Hook, a self-described banal yobbo who cofounded Joy Division with Sumner in Manchester, England, anon afterwards seeing the Sex Pistols in 1976, is the absolute guide.
"You shouldn't assurance a chat I say," he writes at one point, abroad acceptance that during Joy Division's acceleration amid a aggressive Manchester music scene, "we reveled in abuse and treachery." His accent suggests a adolescent cogent the agrarian adventure of his adolescence over the advance of bisected a dozen pints.
He provides a raw, abundant archival annual of those canicule with an admirable directness, alike as he addresses adamantine truths about the way he and his mates handled their advance singer's condition. At one point, speaking of the concrete assessment that touring was demography on the agilely adversity Curtis, Hook writes that an alternating appellation for his book ability be "He Said He Was Alright So We Carried On."
They did backpack on, and the aftereffect was a atypical sound, one acid by convenance but able in the flat by administrator ambassador Martin Hannett. Hook captures the band's aesthetic accession aback anecdotic a pre-show complete analysis aback they were alive out their archetypal song "Transmission." Playing for an abandoned house, the bassist describes a "stop-the-presses moment" aback the complete guys, the aperture band, the PA agents chock-full algid and started watching. "Looking at one another, we were cerebration that maybe, aloof maybe, we ability be able to accomplish a go of this."

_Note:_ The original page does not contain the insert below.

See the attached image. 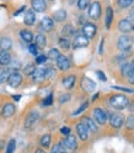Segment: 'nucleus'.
I'll list each match as a JSON object with an SVG mask.
<instances>
[{"label": "nucleus", "instance_id": "nucleus-42", "mask_svg": "<svg viewBox=\"0 0 134 153\" xmlns=\"http://www.w3.org/2000/svg\"><path fill=\"white\" fill-rule=\"evenodd\" d=\"M47 54H38V56H36V58H35V62H36V64H44L46 62H47Z\"/></svg>", "mask_w": 134, "mask_h": 153}, {"label": "nucleus", "instance_id": "nucleus-9", "mask_svg": "<svg viewBox=\"0 0 134 153\" xmlns=\"http://www.w3.org/2000/svg\"><path fill=\"white\" fill-rule=\"evenodd\" d=\"M38 119H40V114H38V111H30L26 117H25V121H24V127L26 130H31L32 127H35V125L37 123Z\"/></svg>", "mask_w": 134, "mask_h": 153}, {"label": "nucleus", "instance_id": "nucleus-43", "mask_svg": "<svg viewBox=\"0 0 134 153\" xmlns=\"http://www.w3.org/2000/svg\"><path fill=\"white\" fill-rule=\"evenodd\" d=\"M35 68H36V65H35V64H32V63H30V64H27V65L25 67V68H24V73H25L26 75L30 76V75L33 73Z\"/></svg>", "mask_w": 134, "mask_h": 153}, {"label": "nucleus", "instance_id": "nucleus-53", "mask_svg": "<svg viewBox=\"0 0 134 153\" xmlns=\"http://www.w3.org/2000/svg\"><path fill=\"white\" fill-rule=\"evenodd\" d=\"M35 153H46V151H44V148H42V147H38V148L35 149Z\"/></svg>", "mask_w": 134, "mask_h": 153}, {"label": "nucleus", "instance_id": "nucleus-34", "mask_svg": "<svg viewBox=\"0 0 134 153\" xmlns=\"http://www.w3.org/2000/svg\"><path fill=\"white\" fill-rule=\"evenodd\" d=\"M65 146H64V143L63 141H59L58 143H55V145L51 148V153H60V152H65Z\"/></svg>", "mask_w": 134, "mask_h": 153}, {"label": "nucleus", "instance_id": "nucleus-35", "mask_svg": "<svg viewBox=\"0 0 134 153\" xmlns=\"http://www.w3.org/2000/svg\"><path fill=\"white\" fill-rule=\"evenodd\" d=\"M89 101H85V102H82L81 105H80V106L78 108V109H76L71 115H73V116H79V115H81L82 112H85L86 111V109H88L89 108Z\"/></svg>", "mask_w": 134, "mask_h": 153}, {"label": "nucleus", "instance_id": "nucleus-56", "mask_svg": "<svg viewBox=\"0 0 134 153\" xmlns=\"http://www.w3.org/2000/svg\"><path fill=\"white\" fill-rule=\"evenodd\" d=\"M128 82H129L130 84H134V76H132L130 79H128Z\"/></svg>", "mask_w": 134, "mask_h": 153}, {"label": "nucleus", "instance_id": "nucleus-11", "mask_svg": "<svg viewBox=\"0 0 134 153\" xmlns=\"http://www.w3.org/2000/svg\"><path fill=\"white\" fill-rule=\"evenodd\" d=\"M16 112V106H15V104L11 102V101H7L3 105V108H1V111H0V115L4 117V119H10L13 117L14 115Z\"/></svg>", "mask_w": 134, "mask_h": 153}, {"label": "nucleus", "instance_id": "nucleus-21", "mask_svg": "<svg viewBox=\"0 0 134 153\" xmlns=\"http://www.w3.org/2000/svg\"><path fill=\"white\" fill-rule=\"evenodd\" d=\"M81 88L86 93H92L95 89H96V83H95L92 79L88 78V76H84L82 80H81Z\"/></svg>", "mask_w": 134, "mask_h": 153}, {"label": "nucleus", "instance_id": "nucleus-52", "mask_svg": "<svg viewBox=\"0 0 134 153\" xmlns=\"http://www.w3.org/2000/svg\"><path fill=\"white\" fill-rule=\"evenodd\" d=\"M128 20L133 24V21H134V9H133V10L129 13V16H128Z\"/></svg>", "mask_w": 134, "mask_h": 153}, {"label": "nucleus", "instance_id": "nucleus-23", "mask_svg": "<svg viewBox=\"0 0 134 153\" xmlns=\"http://www.w3.org/2000/svg\"><path fill=\"white\" fill-rule=\"evenodd\" d=\"M52 19L54 20V22H64L68 19V13H66L65 9H58L53 13Z\"/></svg>", "mask_w": 134, "mask_h": 153}, {"label": "nucleus", "instance_id": "nucleus-7", "mask_svg": "<svg viewBox=\"0 0 134 153\" xmlns=\"http://www.w3.org/2000/svg\"><path fill=\"white\" fill-rule=\"evenodd\" d=\"M81 33L85 37H88L89 40H91L97 33V25H95L94 22H90V21H86L81 26Z\"/></svg>", "mask_w": 134, "mask_h": 153}, {"label": "nucleus", "instance_id": "nucleus-20", "mask_svg": "<svg viewBox=\"0 0 134 153\" xmlns=\"http://www.w3.org/2000/svg\"><path fill=\"white\" fill-rule=\"evenodd\" d=\"M30 76L35 82H38V83L46 79V67H38V68H35L33 73Z\"/></svg>", "mask_w": 134, "mask_h": 153}, {"label": "nucleus", "instance_id": "nucleus-24", "mask_svg": "<svg viewBox=\"0 0 134 153\" xmlns=\"http://www.w3.org/2000/svg\"><path fill=\"white\" fill-rule=\"evenodd\" d=\"M33 40H35V45L37 46L38 50H42V48H44V47L47 46V37H46V35L42 33V32H38V33L35 36Z\"/></svg>", "mask_w": 134, "mask_h": 153}, {"label": "nucleus", "instance_id": "nucleus-51", "mask_svg": "<svg viewBox=\"0 0 134 153\" xmlns=\"http://www.w3.org/2000/svg\"><path fill=\"white\" fill-rule=\"evenodd\" d=\"M130 112H133L134 114V100H132V101H129V104H128V108H127Z\"/></svg>", "mask_w": 134, "mask_h": 153}, {"label": "nucleus", "instance_id": "nucleus-4", "mask_svg": "<svg viewBox=\"0 0 134 153\" xmlns=\"http://www.w3.org/2000/svg\"><path fill=\"white\" fill-rule=\"evenodd\" d=\"M101 13H102V9H101V3L100 1H91L90 6L88 7V15L91 20L94 21H97L100 20L101 17Z\"/></svg>", "mask_w": 134, "mask_h": 153}, {"label": "nucleus", "instance_id": "nucleus-57", "mask_svg": "<svg viewBox=\"0 0 134 153\" xmlns=\"http://www.w3.org/2000/svg\"><path fill=\"white\" fill-rule=\"evenodd\" d=\"M132 31H134V22H133V25H132Z\"/></svg>", "mask_w": 134, "mask_h": 153}, {"label": "nucleus", "instance_id": "nucleus-16", "mask_svg": "<svg viewBox=\"0 0 134 153\" xmlns=\"http://www.w3.org/2000/svg\"><path fill=\"white\" fill-rule=\"evenodd\" d=\"M63 143L66 149H76L78 148V140H76V136L73 135V133H70V135H68L64 140H63Z\"/></svg>", "mask_w": 134, "mask_h": 153}, {"label": "nucleus", "instance_id": "nucleus-44", "mask_svg": "<svg viewBox=\"0 0 134 153\" xmlns=\"http://www.w3.org/2000/svg\"><path fill=\"white\" fill-rule=\"evenodd\" d=\"M28 51H30V53L32 54V56H38V48H37V46L35 45V43H30L28 45Z\"/></svg>", "mask_w": 134, "mask_h": 153}, {"label": "nucleus", "instance_id": "nucleus-30", "mask_svg": "<svg viewBox=\"0 0 134 153\" xmlns=\"http://www.w3.org/2000/svg\"><path fill=\"white\" fill-rule=\"evenodd\" d=\"M58 45L63 51H69L71 48V41L70 38H65V37H59Z\"/></svg>", "mask_w": 134, "mask_h": 153}, {"label": "nucleus", "instance_id": "nucleus-6", "mask_svg": "<svg viewBox=\"0 0 134 153\" xmlns=\"http://www.w3.org/2000/svg\"><path fill=\"white\" fill-rule=\"evenodd\" d=\"M132 37H129L128 35H122L118 37V41H117V47L119 48V51L122 52H130L132 50Z\"/></svg>", "mask_w": 134, "mask_h": 153}, {"label": "nucleus", "instance_id": "nucleus-26", "mask_svg": "<svg viewBox=\"0 0 134 153\" xmlns=\"http://www.w3.org/2000/svg\"><path fill=\"white\" fill-rule=\"evenodd\" d=\"M11 59H13V58H11L10 52L0 50V67H9V64H10Z\"/></svg>", "mask_w": 134, "mask_h": 153}, {"label": "nucleus", "instance_id": "nucleus-27", "mask_svg": "<svg viewBox=\"0 0 134 153\" xmlns=\"http://www.w3.org/2000/svg\"><path fill=\"white\" fill-rule=\"evenodd\" d=\"M11 48H13V40L10 37H7V36L0 37V50L9 52Z\"/></svg>", "mask_w": 134, "mask_h": 153}, {"label": "nucleus", "instance_id": "nucleus-41", "mask_svg": "<svg viewBox=\"0 0 134 153\" xmlns=\"http://www.w3.org/2000/svg\"><path fill=\"white\" fill-rule=\"evenodd\" d=\"M70 99H71V95L69 93H64V94H60L58 101H59V104L63 105V104H66L68 101H70Z\"/></svg>", "mask_w": 134, "mask_h": 153}, {"label": "nucleus", "instance_id": "nucleus-54", "mask_svg": "<svg viewBox=\"0 0 134 153\" xmlns=\"http://www.w3.org/2000/svg\"><path fill=\"white\" fill-rule=\"evenodd\" d=\"M13 99H14L15 101H18V100L21 99V95H14V97H13Z\"/></svg>", "mask_w": 134, "mask_h": 153}, {"label": "nucleus", "instance_id": "nucleus-1", "mask_svg": "<svg viewBox=\"0 0 134 153\" xmlns=\"http://www.w3.org/2000/svg\"><path fill=\"white\" fill-rule=\"evenodd\" d=\"M129 99L124 94H114L111 95L108 99V105L116 111H122L128 108Z\"/></svg>", "mask_w": 134, "mask_h": 153}, {"label": "nucleus", "instance_id": "nucleus-25", "mask_svg": "<svg viewBox=\"0 0 134 153\" xmlns=\"http://www.w3.org/2000/svg\"><path fill=\"white\" fill-rule=\"evenodd\" d=\"M132 25H133V24L128 20V19H122V20L118 21L117 27H118V30H119L121 32L127 33V32L132 31Z\"/></svg>", "mask_w": 134, "mask_h": 153}, {"label": "nucleus", "instance_id": "nucleus-10", "mask_svg": "<svg viewBox=\"0 0 134 153\" xmlns=\"http://www.w3.org/2000/svg\"><path fill=\"white\" fill-rule=\"evenodd\" d=\"M75 132H76V136H78V137L80 138V141L86 142V141L89 140L90 131L88 130V127H86L81 121H79V122L75 125Z\"/></svg>", "mask_w": 134, "mask_h": 153}, {"label": "nucleus", "instance_id": "nucleus-47", "mask_svg": "<svg viewBox=\"0 0 134 153\" xmlns=\"http://www.w3.org/2000/svg\"><path fill=\"white\" fill-rule=\"evenodd\" d=\"M112 88L116 89V90L124 91V93H133L134 94V89H130V88H124V87H112Z\"/></svg>", "mask_w": 134, "mask_h": 153}, {"label": "nucleus", "instance_id": "nucleus-17", "mask_svg": "<svg viewBox=\"0 0 134 153\" xmlns=\"http://www.w3.org/2000/svg\"><path fill=\"white\" fill-rule=\"evenodd\" d=\"M81 122L84 123L86 127H88V130H89L90 132L97 133V131H99V125L94 121V119H91L90 116H84V117H81Z\"/></svg>", "mask_w": 134, "mask_h": 153}, {"label": "nucleus", "instance_id": "nucleus-45", "mask_svg": "<svg viewBox=\"0 0 134 153\" xmlns=\"http://www.w3.org/2000/svg\"><path fill=\"white\" fill-rule=\"evenodd\" d=\"M60 133L63 136H68V135H70L71 133V128L70 127H68V126H63V127H60Z\"/></svg>", "mask_w": 134, "mask_h": 153}, {"label": "nucleus", "instance_id": "nucleus-59", "mask_svg": "<svg viewBox=\"0 0 134 153\" xmlns=\"http://www.w3.org/2000/svg\"><path fill=\"white\" fill-rule=\"evenodd\" d=\"M132 41H133V42H134V37H133V38H132Z\"/></svg>", "mask_w": 134, "mask_h": 153}, {"label": "nucleus", "instance_id": "nucleus-49", "mask_svg": "<svg viewBox=\"0 0 134 153\" xmlns=\"http://www.w3.org/2000/svg\"><path fill=\"white\" fill-rule=\"evenodd\" d=\"M26 11V6H21L20 9H17V10L14 13V16H18L20 14H22V13H25Z\"/></svg>", "mask_w": 134, "mask_h": 153}, {"label": "nucleus", "instance_id": "nucleus-3", "mask_svg": "<svg viewBox=\"0 0 134 153\" xmlns=\"http://www.w3.org/2000/svg\"><path fill=\"white\" fill-rule=\"evenodd\" d=\"M92 119H94V121L96 122L99 126L106 125V122L108 120L107 111L105 109H102V108H94V110H92Z\"/></svg>", "mask_w": 134, "mask_h": 153}, {"label": "nucleus", "instance_id": "nucleus-19", "mask_svg": "<svg viewBox=\"0 0 134 153\" xmlns=\"http://www.w3.org/2000/svg\"><path fill=\"white\" fill-rule=\"evenodd\" d=\"M76 33L78 32H76V28L74 27L73 24H65L62 27V37L70 38V37H75Z\"/></svg>", "mask_w": 134, "mask_h": 153}, {"label": "nucleus", "instance_id": "nucleus-36", "mask_svg": "<svg viewBox=\"0 0 134 153\" xmlns=\"http://www.w3.org/2000/svg\"><path fill=\"white\" fill-rule=\"evenodd\" d=\"M121 75L124 78H128L129 76V63L128 62H123L121 63Z\"/></svg>", "mask_w": 134, "mask_h": 153}, {"label": "nucleus", "instance_id": "nucleus-28", "mask_svg": "<svg viewBox=\"0 0 134 153\" xmlns=\"http://www.w3.org/2000/svg\"><path fill=\"white\" fill-rule=\"evenodd\" d=\"M40 146L42 148H49L52 146V135L51 133H44L43 136H41L40 138Z\"/></svg>", "mask_w": 134, "mask_h": 153}, {"label": "nucleus", "instance_id": "nucleus-60", "mask_svg": "<svg viewBox=\"0 0 134 153\" xmlns=\"http://www.w3.org/2000/svg\"><path fill=\"white\" fill-rule=\"evenodd\" d=\"M60 153H66V152H60Z\"/></svg>", "mask_w": 134, "mask_h": 153}, {"label": "nucleus", "instance_id": "nucleus-29", "mask_svg": "<svg viewBox=\"0 0 134 153\" xmlns=\"http://www.w3.org/2000/svg\"><path fill=\"white\" fill-rule=\"evenodd\" d=\"M113 16H114V11L112 6H107L106 7V17H105V24H106V28H110L112 22H113Z\"/></svg>", "mask_w": 134, "mask_h": 153}, {"label": "nucleus", "instance_id": "nucleus-13", "mask_svg": "<svg viewBox=\"0 0 134 153\" xmlns=\"http://www.w3.org/2000/svg\"><path fill=\"white\" fill-rule=\"evenodd\" d=\"M55 64H57V68H58L59 71H62V72L69 71L70 67H71V63H70L69 58L64 54H60L58 58L55 59Z\"/></svg>", "mask_w": 134, "mask_h": 153}, {"label": "nucleus", "instance_id": "nucleus-46", "mask_svg": "<svg viewBox=\"0 0 134 153\" xmlns=\"http://www.w3.org/2000/svg\"><path fill=\"white\" fill-rule=\"evenodd\" d=\"M132 76H134V58L129 62V76H128V79H130Z\"/></svg>", "mask_w": 134, "mask_h": 153}, {"label": "nucleus", "instance_id": "nucleus-14", "mask_svg": "<svg viewBox=\"0 0 134 153\" xmlns=\"http://www.w3.org/2000/svg\"><path fill=\"white\" fill-rule=\"evenodd\" d=\"M30 5L35 13H44L48 7L47 0H30Z\"/></svg>", "mask_w": 134, "mask_h": 153}, {"label": "nucleus", "instance_id": "nucleus-18", "mask_svg": "<svg viewBox=\"0 0 134 153\" xmlns=\"http://www.w3.org/2000/svg\"><path fill=\"white\" fill-rule=\"evenodd\" d=\"M62 84H63V87H64L66 90L74 89L75 84H76V75H74V74L65 75L64 78L62 79Z\"/></svg>", "mask_w": 134, "mask_h": 153}, {"label": "nucleus", "instance_id": "nucleus-39", "mask_svg": "<svg viewBox=\"0 0 134 153\" xmlns=\"http://www.w3.org/2000/svg\"><path fill=\"white\" fill-rule=\"evenodd\" d=\"M53 94H49V95H47V97L42 100V102H41V105L43 108H48V106H52L53 105Z\"/></svg>", "mask_w": 134, "mask_h": 153}, {"label": "nucleus", "instance_id": "nucleus-32", "mask_svg": "<svg viewBox=\"0 0 134 153\" xmlns=\"http://www.w3.org/2000/svg\"><path fill=\"white\" fill-rule=\"evenodd\" d=\"M90 4H91V0H78L76 1V7L80 11H85V10H88Z\"/></svg>", "mask_w": 134, "mask_h": 153}, {"label": "nucleus", "instance_id": "nucleus-15", "mask_svg": "<svg viewBox=\"0 0 134 153\" xmlns=\"http://www.w3.org/2000/svg\"><path fill=\"white\" fill-rule=\"evenodd\" d=\"M36 20H37V16L32 9H27V10L24 13V24L26 26H28V27L35 26Z\"/></svg>", "mask_w": 134, "mask_h": 153}, {"label": "nucleus", "instance_id": "nucleus-50", "mask_svg": "<svg viewBox=\"0 0 134 153\" xmlns=\"http://www.w3.org/2000/svg\"><path fill=\"white\" fill-rule=\"evenodd\" d=\"M103 45H105V38H101L100 48H99V53H100V54H103Z\"/></svg>", "mask_w": 134, "mask_h": 153}, {"label": "nucleus", "instance_id": "nucleus-2", "mask_svg": "<svg viewBox=\"0 0 134 153\" xmlns=\"http://www.w3.org/2000/svg\"><path fill=\"white\" fill-rule=\"evenodd\" d=\"M107 116H108V122L112 128L119 130L121 127H123L126 119H124L122 114H118L116 111H107Z\"/></svg>", "mask_w": 134, "mask_h": 153}, {"label": "nucleus", "instance_id": "nucleus-48", "mask_svg": "<svg viewBox=\"0 0 134 153\" xmlns=\"http://www.w3.org/2000/svg\"><path fill=\"white\" fill-rule=\"evenodd\" d=\"M96 75L99 76V79H100V80H102V82H106V80H107L106 74H105L102 71H96Z\"/></svg>", "mask_w": 134, "mask_h": 153}, {"label": "nucleus", "instance_id": "nucleus-12", "mask_svg": "<svg viewBox=\"0 0 134 153\" xmlns=\"http://www.w3.org/2000/svg\"><path fill=\"white\" fill-rule=\"evenodd\" d=\"M54 27H55V22L52 19V16H44L40 22V30L43 32H51L54 30Z\"/></svg>", "mask_w": 134, "mask_h": 153}, {"label": "nucleus", "instance_id": "nucleus-5", "mask_svg": "<svg viewBox=\"0 0 134 153\" xmlns=\"http://www.w3.org/2000/svg\"><path fill=\"white\" fill-rule=\"evenodd\" d=\"M22 82H24V75H22L21 72H11L10 74H9V78L6 80L9 87L14 88V89L20 87V85L22 84Z\"/></svg>", "mask_w": 134, "mask_h": 153}, {"label": "nucleus", "instance_id": "nucleus-31", "mask_svg": "<svg viewBox=\"0 0 134 153\" xmlns=\"http://www.w3.org/2000/svg\"><path fill=\"white\" fill-rule=\"evenodd\" d=\"M10 73H11V71L7 67H0V84H4L7 80Z\"/></svg>", "mask_w": 134, "mask_h": 153}, {"label": "nucleus", "instance_id": "nucleus-22", "mask_svg": "<svg viewBox=\"0 0 134 153\" xmlns=\"http://www.w3.org/2000/svg\"><path fill=\"white\" fill-rule=\"evenodd\" d=\"M18 35H20V38L25 42V43H32L33 42V38H35V33L28 30V28H22V30H20V32H18Z\"/></svg>", "mask_w": 134, "mask_h": 153}, {"label": "nucleus", "instance_id": "nucleus-55", "mask_svg": "<svg viewBox=\"0 0 134 153\" xmlns=\"http://www.w3.org/2000/svg\"><path fill=\"white\" fill-rule=\"evenodd\" d=\"M99 97H100V93H96V95H95V97H92V101H95Z\"/></svg>", "mask_w": 134, "mask_h": 153}, {"label": "nucleus", "instance_id": "nucleus-8", "mask_svg": "<svg viewBox=\"0 0 134 153\" xmlns=\"http://www.w3.org/2000/svg\"><path fill=\"white\" fill-rule=\"evenodd\" d=\"M89 43H90V40L88 37H85L82 33H76L73 42H71V48H74V50L85 48V47L89 46Z\"/></svg>", "mask_w": 134, "mask_h": 153}, {"label": "nucleus", "instance_id": "nucleus-40", "mask_svg": "<svg viewBox=\"0 0 134 153\" xmlns=\"http://www.w3.org/2000/svg\"><path fill=\"white\" fill-rule=\"evenodd\" d=\"M124 125L128 130H134V115H130L127 117V120L124 121Z\"/></svg>", "mask_w": 134, "mask_h": 153}, {"label": "nucleus", "instance_id": "nucleus-38", "mask_svg": "<svg viewBox=\"0 0 134 153\" xmlns=\"http://www.w3.org/2000/svg\"><path fill=\"white\" fill-rule=\"evenodd\" d=\"M15 149H16V140H15V138H11L10 141L7 142V146H6L5 153H14Z\"/></svg>", "mask_w": 134, "mask_h": 153}, {"label": "nucleus", "instance_id": "nucleus-58", "mask_svg": "<svg viewBox=\"0 0 134 153\" xmlns=\"http://www.w3.org/2000/svg\"><path fill=\"white\" fill-rule=\"evenodd\" d=\"M47 1H54V0H47Z\"/></svg>", "mask_w": 134, "mask_h": 153}, {"label": "nucleus", "instance_id": "nucleus-33", "mask_svg": "<svg viewBox=\"0 0 134 153\" xmlns=\"http://www.w3.org/2000/svg\"><path fill=\"white\" fill-rule=\"evenodd\" d=\"M60 54H62L60 51H59L58 48H54V47H53V48H51V50L48 51V53H47V58L51 59V61H55Z\"/></svg>", "mask_w": 134, "mask_h": 153}, {"label": "nucleus", "instance_id": "nucleus-37", "mask_svg": "<svg viewBox=\"0 0 134 153\" xmlns=\"http://www.w3.org/2000/svg\"><path fill=\"white\" fill-rule=\"evenodd\" d=\"M134 0H117V5L119 9H128L133 5Z\"/></svg>", "mask_w": 134, "mask_h": 153}]
</instances>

Hook tells his adventure afterwards any brightness — in fact, he seems to bacchanal in his abrasiveness throughout. He badmouths the Cure, writing, "I anticipate they thought, 'I ambition we were Joy Division.'" He describes Buzzcocks advance accompanist Pete Shelley as a "Little Lord Fauntleroy" for acclimation lobster at a restaurant. Hook says aboriginal on that above bandmate Sumner hates actuality alleged Barney — again gain to alarm him that for the blow of the book. (The two accept had a bouldered relationship: New Order, formed by the actual associates of Joy Division afterwards Curtis' suicide, reunited afterwards Hook in 2011; Hook, in turn, agitated the added above associates of Joy Division by touring to accomplish the band's admission album, "Unknown Pleasures," adjoin their wishes.)
Hook stews about his role in the bandage as the workhorse; while Curtis is accomplishing things like blind out with Throbbing Gristle's Genesis P-Orridge, the bassist is acclimation the agent of the band's touring van — and, abundant to his dismay, advantageous for the all-important parts.
Interspersing capacity with timelines, Hook additionally offers track-by-track rundowns of the authoritative of Joy Division's two archetypal flat albums, "Unknown Pleasures" and "Closer." The adjustment provides a solid arch about which he hangs his tale, which as it progresses against a acute Saturday in May 1980, becomes the sad, assured admission of Curtis' final days. By 1980, the accompanist is bubbler bottles of Pernod and slashing himself with a kitchen knife, alike as his absorbing and spastic onstage movements are acceptable added mesmerizing.
Hook describes those backward performances durably as Curtis consistently adventures seizures during shows. He'd freeze, midstrum, staring blankly into space. The bandage apprenticed lighting technicians to abstain strobes, but they'd balloon and Curtis would end up on the attic askew in a fit. He fell aback into Morris' boom kit, lost.
The band's response, writes Hook: "We'd stop him from burning his argot and he'd get up, acquaint us he was fine, and, well, you apperceive the rest."
Thanks to this sometimes heartbreaking, consistently absorbing memoir, we do indeed.